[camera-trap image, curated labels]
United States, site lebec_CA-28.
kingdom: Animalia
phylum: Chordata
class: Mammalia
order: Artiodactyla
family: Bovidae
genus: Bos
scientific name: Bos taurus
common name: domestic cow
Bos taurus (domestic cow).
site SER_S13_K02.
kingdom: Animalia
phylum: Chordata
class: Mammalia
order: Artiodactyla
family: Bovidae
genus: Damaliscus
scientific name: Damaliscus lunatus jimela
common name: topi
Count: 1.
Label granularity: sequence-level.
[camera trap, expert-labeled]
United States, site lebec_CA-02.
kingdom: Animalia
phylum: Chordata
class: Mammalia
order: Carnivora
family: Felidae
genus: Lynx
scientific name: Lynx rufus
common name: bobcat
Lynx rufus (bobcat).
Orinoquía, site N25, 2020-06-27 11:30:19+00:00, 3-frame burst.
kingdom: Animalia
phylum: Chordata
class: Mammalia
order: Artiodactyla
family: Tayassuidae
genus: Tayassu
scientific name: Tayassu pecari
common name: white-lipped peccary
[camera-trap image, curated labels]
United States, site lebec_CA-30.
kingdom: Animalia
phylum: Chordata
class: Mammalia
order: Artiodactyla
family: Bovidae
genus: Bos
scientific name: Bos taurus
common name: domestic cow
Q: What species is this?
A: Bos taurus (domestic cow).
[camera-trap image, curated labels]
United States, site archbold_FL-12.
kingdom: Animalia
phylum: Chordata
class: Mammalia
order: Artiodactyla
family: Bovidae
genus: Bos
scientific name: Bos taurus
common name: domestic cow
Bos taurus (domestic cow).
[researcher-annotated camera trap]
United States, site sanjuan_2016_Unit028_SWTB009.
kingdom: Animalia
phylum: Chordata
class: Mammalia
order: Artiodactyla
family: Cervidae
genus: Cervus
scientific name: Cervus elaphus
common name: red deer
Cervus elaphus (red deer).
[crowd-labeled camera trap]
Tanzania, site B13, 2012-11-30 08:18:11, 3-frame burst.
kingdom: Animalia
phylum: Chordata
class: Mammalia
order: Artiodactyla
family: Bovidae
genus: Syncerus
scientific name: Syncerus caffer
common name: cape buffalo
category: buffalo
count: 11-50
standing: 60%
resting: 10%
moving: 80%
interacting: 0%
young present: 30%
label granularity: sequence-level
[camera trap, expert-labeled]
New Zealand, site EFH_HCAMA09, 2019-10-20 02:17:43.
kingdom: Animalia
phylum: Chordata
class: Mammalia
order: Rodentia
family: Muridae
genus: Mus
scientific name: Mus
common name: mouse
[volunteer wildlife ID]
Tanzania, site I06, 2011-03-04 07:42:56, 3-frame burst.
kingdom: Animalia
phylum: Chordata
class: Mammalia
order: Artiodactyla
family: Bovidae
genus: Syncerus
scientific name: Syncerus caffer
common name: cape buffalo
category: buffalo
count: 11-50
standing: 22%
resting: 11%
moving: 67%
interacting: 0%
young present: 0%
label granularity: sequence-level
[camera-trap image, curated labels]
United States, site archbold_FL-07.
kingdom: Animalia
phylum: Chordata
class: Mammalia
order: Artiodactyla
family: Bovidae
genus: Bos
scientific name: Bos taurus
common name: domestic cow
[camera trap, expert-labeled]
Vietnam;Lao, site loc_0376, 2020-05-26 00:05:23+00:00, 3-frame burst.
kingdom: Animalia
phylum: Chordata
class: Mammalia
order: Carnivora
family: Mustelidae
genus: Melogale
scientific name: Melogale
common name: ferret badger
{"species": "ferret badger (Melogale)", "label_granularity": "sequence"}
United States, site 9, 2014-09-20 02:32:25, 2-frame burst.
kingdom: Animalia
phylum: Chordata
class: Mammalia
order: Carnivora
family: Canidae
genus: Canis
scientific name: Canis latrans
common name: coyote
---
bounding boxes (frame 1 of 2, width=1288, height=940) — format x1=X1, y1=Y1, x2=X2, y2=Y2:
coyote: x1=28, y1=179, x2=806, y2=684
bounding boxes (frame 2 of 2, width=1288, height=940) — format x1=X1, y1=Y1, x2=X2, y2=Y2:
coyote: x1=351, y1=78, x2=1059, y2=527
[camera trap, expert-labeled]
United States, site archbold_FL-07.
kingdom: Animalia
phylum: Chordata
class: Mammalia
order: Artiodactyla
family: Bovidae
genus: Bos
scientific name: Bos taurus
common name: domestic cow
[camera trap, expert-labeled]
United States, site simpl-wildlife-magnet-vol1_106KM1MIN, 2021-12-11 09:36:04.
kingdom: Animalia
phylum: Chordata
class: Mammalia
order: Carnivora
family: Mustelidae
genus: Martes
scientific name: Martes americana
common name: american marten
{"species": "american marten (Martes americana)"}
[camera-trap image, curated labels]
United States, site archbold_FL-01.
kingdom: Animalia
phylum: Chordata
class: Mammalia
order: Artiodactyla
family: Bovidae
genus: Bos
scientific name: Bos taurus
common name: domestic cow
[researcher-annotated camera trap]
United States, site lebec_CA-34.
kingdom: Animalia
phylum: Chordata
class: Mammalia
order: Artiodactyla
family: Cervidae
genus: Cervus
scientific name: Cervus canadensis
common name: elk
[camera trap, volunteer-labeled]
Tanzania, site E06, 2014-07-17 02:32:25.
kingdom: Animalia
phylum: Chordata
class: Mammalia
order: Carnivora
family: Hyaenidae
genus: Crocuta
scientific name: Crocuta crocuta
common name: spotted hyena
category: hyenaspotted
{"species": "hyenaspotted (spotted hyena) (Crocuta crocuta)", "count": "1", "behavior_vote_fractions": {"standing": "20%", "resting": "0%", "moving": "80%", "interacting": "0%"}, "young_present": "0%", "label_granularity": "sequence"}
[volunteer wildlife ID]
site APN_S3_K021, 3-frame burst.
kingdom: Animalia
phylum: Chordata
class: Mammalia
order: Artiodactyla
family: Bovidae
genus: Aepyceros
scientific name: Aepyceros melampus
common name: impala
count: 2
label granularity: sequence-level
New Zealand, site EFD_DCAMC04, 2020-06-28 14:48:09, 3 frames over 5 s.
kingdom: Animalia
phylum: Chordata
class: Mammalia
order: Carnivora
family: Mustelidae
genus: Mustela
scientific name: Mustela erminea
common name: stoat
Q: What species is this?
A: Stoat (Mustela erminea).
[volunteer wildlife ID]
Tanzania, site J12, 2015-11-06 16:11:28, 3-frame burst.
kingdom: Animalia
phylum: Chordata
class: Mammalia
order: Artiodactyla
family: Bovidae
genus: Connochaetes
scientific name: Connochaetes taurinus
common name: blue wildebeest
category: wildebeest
* * * * * * * * *
Problem requirements> Would you return each entry exactly as it reads?

Task solution>
[camera-trap image, curated labels]
United States, site lebec_CA-28.
kingdom: Animalia
phylum: Chordata
class: Mammalia
order: Artiodactyla
family: Bovidae
genus: Bos
scientific name: Bos taurus
common name: domestic cow
Bos taurus (domestic cow).
site SER_S13_K02.
kingdom: Animalia
phylum: Chordata
class: Mammalia
order: Artiodactyla
family: Bovidae
genus: Damaliscus
scientific name: Damaliscus lunatus jimela
common name: topi
Count: 1.
Label granularity: sequence-level.
[camera trap, expert-labeled]
United States, site lebec_CA-02.
kingdom: Animalia
phylum: Chordata
class: Mammalia
order: Carnivora
family: Felidae
genus: Lynx
scientific name: Lynx rufus
common name: bobcat
Lynx rufus (bobcat).
Orinoquía, site N25, 2020-06-27 11:30:19+00:00, 3-frame burst.
kingdom: Animalia
phylum: Chordata
class: Mammalia
order: Artiodactyla
family: Tayassuidae
genus: Tayassu
scientific name: Tayassu pecari
common name: white-lipped peccary
[camera-trap image, curated labels]
United States, site lebec_CA-30.
kingdom: Animalia
phylum: Chordata
class: Mammalia
order: Artiodactyla
family: Bovidae
genus: Bos
scientific name: Bos taurus
common name: domestic cow
Q: What species is this?
A: Bos taurus (domestic cow).
[camera-trap image, curated labels]
United States, site archbold_FL-12.
kingdom: Animalia
phylum: Chordata
class: Mammalia
order: Artiodactyla
family: Bovidae
genus: Bos
scientific name: Bos taurus
common name: domestic cow
Bos taurus (domestic cow).
[researcher-annotated camera trap]
United States, site sanjuan_2016_Unit028_SWTB009.
kingdom: Animalia
phylum: Chordata
class: Mammalia
order: Artiodactyla
family: Cervidae
genus: Cervus
scientific name: Cervus elaphus
common name: red deer
Cervus elaphus (red deer).
[crowd-labeled camera trap]
Tanzania, site B13, 2012-11-30 08:18:11, 3-frame burst.
kingdom: Animalia
phylum: Chordata
class: Mammalia
order: Artiodactyla
family: Bovidae
genus: Syncerus
scientific name: Syncerus caffer
common name: cape buffalo
category: buffalo
count: 11-50
standing: 60%
resting: 10%
moving: 80%
interacting: 0%
young present: 30%
label granularity: sequence-level
[camera trap, expert-labeled]
New Zealand, site EFH_HCAMA09, 2019-10-20 02:17:43.
kingdom: Animalia
phylum: Chordata
class: Mammalia
order: Rodentia
family: Muridae
genus: Mus
scientific name: Mus
common name: mouse
[volunteer wildlife ID]
Tanzania, site I06, 2011-03-04 07:42:56, 3-frame burst.
kingdom: Animalia
phylum: Chordata
class: Mammalia
order: Artiodactyla
family: Bovidae
genus: Syncerus
scientific name: Syncerus caffer
common name: cape buffalo
category: buffalo
count: 11-50
standing: 22%
resting: 11%
moving: 67%
interacting: 0%
young present: 0%
label granularity: sequence-level
[camera-trap image, curated labels]
United States, site archbold_FL-07.
kingdom: Animalia
phylum: Chordata
class: Mammalia
order: Artiodactyla
family: Bovidae
genus: Bos
scientific name: Bos taurus
common name: domestic cow
[camera trap, expert-labeled]
Vietnam;Lao, site loc_0376, 2020-05-26 00:05:23+00:00, 3-frame burst.
kingdom: Animalia
phylum: Chordata
class: Mammalia
order: Carnivora
family: Mustelidae
genus: Melogale
scientific name: Melogale
common name: ferret badger
{"species": "ferret badger (Melogale)", "label_granularity": "sequence"}
United States, site 9, 2014-09-20 02:32:25, 2-frame burst.
kingdom: Animalia
phylum: Chordata
class: Mammalia
order: Carnivora
family: Canidae
genus: Canis
scientific name: Canis latrans
common name: coyote
---
bounding boxes (frame 1 of 2, width=1288, height=940) — format x1=X1, y1=Y1, x2=X2, y2=Y2:
coyote: x1=28, y1=179, x2=806, y2=684
bounding boxes (frame 2 of 2, width=1288, height=940) — format x1=X1, y1=Y1, x2=X2, y2=Y2:
coyote: x1=351, y1=78, x2=1059, y2=527
[camera trap, expert-labeled]
United States, site archbold_FL-07.
kingdom: Animalia
phylum: Chordata
class: Mammalia
order: Artiodactyla
family: Bovidae
genus: Bos
scientific name: Bos taurus
common name: domestic cow
[camera trap, expert-labeled]
United States, site simpl-wildlife-magnet-vol1_106KM1MIN, 2021-12-11 09:36:04.
kingdom: Animalia
phylum: Chordata
class: Mammalia
order: Carnivora
family: Mustelidae
genus: Martes
scientific name: Martes americana
common name: american marten
{"species": "american marten (Martes americana)"}
[camera-trap image, curated labels]
United States, site archbold_FL-01.
kingdom: Animalia
phylum: Chordata
class: Mammalia
order: Artiodactyla
family: Bovidae
genus: Bos
scientific name: Bos taurus
common name: domestic cow
[researcher-annotated camera trap]
United States, site lebec_CA-34.
kingdom: Animalia
phylum: Chordata
class: Mammalia
order: Artiodactyla
family: Cervidae
genus: Cervus
scientific name: Cervus canadensis
common name: elk
[camera trap, volunteer-labeled]
Tanzania, site E06, 2014-07-17 02:32:25.
kingdom: Animalia
phylum: Chordata
class: Mammalia
order: Carnivora
family: Hyaenidae
genus: Crocuta
scientific name: Crocuta crocuta
common name: spotted hyena
category: hyenaspotted
{"species": "hyenaspotted (spotted hyena) (Crocuta crocuta)", "count": "1", "behavior_vote_fractions": {"standing": "20%", "resting": "0%", "moving": "80%", "interacting": "0%"}, "young_present": "0%", "label_granularity": "sequence"}
[volunteer wildlife ID]
site APN_S3_K021, 3-frame burst.
kingdom: Animalia
phylum: Chordata
class: Mammalia
order: Artiodactyla
family: Bovidae
genus: Aepyceros
scientific name: Aepyceros melampus
common name: impala
count: 2
label granularity: sequence-level
New Zealand, site EFD_DCAMC04, 2020-06-28 14:48:09, 3 frames over 5 s.
kingdom: Animalia
phylum: Chordata
class: Mammalia
order: Carnivora
family: Mustelidae
genus: Mustela
scientific name: Mustela erminea
common name: stoat
Q: What species is this?
A: Stoat (Mustela erminea).
[volunteer wildlife ID]
Tanzania, site J12, 2015-11-06 16:11:28, 3-frame burst.
kingdom: Animalia
phylum: Chordata
class: Mammalia
order: Artiodactyla
family: Bovidae
genus: Connochaetes
scientific name: Connochaetes taurinus
common name: blue wildebeest
category: wildebeest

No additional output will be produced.